0

I want to use GrafFrames package with Pyspark in my Foundry code repository.
As mentioned here: https://www.palantir.com/docs/foundry/transforms-python/environment-troubleshooting/#packages-which-require-both-a-conda-package-and-a-jar

I included graphframes package into list of conda libraries to be installed, but I also need to install server-side jar whent the spark session is initialized. So I go to transforms-python/build.gradle and I have the following code:

// DO NOT MODIFY THIS FILE
buildscript {
    repositories {
        maven {
            credentials {
                username ''
                password project.transformsBearerToken
            }
            authentication {
                basic(BasicAuthentication)
            }
            url project.transformsMavenProxyRepoUri
        }
    }

    dependencies {
        classpath "com.palantir.transforms:transforms-gradle-plugin:${transformsVersion}"
    }
}

apply plugin: 'com.palantir.transforms-defaults'

dependencies { 
    condaJars 'graphframes:graphframes:0.8.1-spark3.0-s_2.12' 
}

Then I save changes, I reload the page to apply changes, but then I get a code assist error:

FAILURE: Build failed with an exception.

* Where:

Build file '/scratch/standalone/1c8fbb49-de4d-4c21-8081-47c92748189a/code-assist/contents/build.gradle' line: 24

* What went wrong:

A problem occurred evaluating root project 'feature-generation'.

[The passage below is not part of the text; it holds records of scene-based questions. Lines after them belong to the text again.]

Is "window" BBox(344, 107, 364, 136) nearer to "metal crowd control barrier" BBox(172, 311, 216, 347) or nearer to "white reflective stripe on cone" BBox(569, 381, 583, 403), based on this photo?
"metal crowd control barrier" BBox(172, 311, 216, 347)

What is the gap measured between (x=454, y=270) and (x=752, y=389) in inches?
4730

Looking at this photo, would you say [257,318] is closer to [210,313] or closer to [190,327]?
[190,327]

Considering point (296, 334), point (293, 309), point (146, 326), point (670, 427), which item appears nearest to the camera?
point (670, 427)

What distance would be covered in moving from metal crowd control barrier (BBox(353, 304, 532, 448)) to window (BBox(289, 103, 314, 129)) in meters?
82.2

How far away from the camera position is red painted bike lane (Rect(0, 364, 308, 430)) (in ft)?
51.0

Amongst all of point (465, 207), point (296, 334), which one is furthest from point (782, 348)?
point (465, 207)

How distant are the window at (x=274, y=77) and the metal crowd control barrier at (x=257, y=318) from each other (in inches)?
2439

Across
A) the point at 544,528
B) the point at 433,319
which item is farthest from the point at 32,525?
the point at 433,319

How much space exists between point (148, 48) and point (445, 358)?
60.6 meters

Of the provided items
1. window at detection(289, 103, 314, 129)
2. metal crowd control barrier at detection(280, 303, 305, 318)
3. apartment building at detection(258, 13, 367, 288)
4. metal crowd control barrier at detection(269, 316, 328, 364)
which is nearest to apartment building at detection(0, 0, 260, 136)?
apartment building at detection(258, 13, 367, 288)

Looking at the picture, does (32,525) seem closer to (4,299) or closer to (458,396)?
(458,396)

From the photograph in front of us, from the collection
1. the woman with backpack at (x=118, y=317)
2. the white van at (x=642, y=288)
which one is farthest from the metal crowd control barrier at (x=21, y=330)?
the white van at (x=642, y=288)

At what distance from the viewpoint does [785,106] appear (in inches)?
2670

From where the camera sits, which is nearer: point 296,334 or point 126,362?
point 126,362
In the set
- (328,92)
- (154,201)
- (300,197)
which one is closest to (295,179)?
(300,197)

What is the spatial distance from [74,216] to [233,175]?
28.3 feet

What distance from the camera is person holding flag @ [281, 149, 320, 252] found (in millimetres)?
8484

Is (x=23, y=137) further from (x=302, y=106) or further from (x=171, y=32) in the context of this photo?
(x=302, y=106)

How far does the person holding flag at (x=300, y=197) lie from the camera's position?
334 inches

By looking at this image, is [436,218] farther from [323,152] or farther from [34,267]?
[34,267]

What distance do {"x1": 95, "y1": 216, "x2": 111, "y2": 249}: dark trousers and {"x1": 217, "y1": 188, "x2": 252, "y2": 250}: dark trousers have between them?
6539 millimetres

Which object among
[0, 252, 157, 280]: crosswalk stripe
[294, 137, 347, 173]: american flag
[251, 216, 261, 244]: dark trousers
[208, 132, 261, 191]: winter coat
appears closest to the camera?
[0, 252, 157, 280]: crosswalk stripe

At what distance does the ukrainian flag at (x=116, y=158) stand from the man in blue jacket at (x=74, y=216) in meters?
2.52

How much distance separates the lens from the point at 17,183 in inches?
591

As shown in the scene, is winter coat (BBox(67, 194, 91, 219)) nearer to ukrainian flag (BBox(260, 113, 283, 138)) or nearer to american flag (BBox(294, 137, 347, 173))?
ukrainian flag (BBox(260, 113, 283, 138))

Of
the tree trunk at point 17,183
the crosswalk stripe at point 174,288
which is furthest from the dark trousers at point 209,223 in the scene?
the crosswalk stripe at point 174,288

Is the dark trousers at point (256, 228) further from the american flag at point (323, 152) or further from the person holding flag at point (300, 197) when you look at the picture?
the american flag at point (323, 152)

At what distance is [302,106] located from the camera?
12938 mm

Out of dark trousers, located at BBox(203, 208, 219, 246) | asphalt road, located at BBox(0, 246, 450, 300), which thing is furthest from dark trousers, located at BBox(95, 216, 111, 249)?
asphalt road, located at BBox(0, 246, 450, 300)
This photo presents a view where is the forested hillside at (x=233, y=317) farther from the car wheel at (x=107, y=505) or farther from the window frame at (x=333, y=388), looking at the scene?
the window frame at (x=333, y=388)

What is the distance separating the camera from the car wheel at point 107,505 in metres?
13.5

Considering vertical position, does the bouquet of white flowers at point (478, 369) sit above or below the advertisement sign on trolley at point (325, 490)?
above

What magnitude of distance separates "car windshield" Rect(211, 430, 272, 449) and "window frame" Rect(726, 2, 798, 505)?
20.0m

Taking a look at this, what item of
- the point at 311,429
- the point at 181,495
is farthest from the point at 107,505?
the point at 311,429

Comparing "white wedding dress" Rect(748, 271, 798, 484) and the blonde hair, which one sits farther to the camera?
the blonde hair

> Could not find method condaJars() for arguments [graphframes:graphframes:0.8.1-spark3.0-s_2.12] on object of type org.gradle.api.internal.artifacts.dsl.dependencies.DefaultDependencyHandler.

* Try:

Run with --info or --debug option to get more log output. Run with --scan to get full insights.

Does anyone have any idea why and how to fix this?

Grigory Sharkov
  • 121
  • 1
  • 8

1 Answers1

1

Almost there. The link you provided has the clue:

Select the option to Show hidden files and folders in the Settings cog, and select the inner transforms-python/build.gradle file. At the bottom of the file, add the following block:

  1. Check that the version of the jar is equal to what you've added through Conda/Pypi - conda has the most recent version of 0.7.32 whereas Pypi has 0.6.
  2. Move the dependencies entry to the inner build.gradle.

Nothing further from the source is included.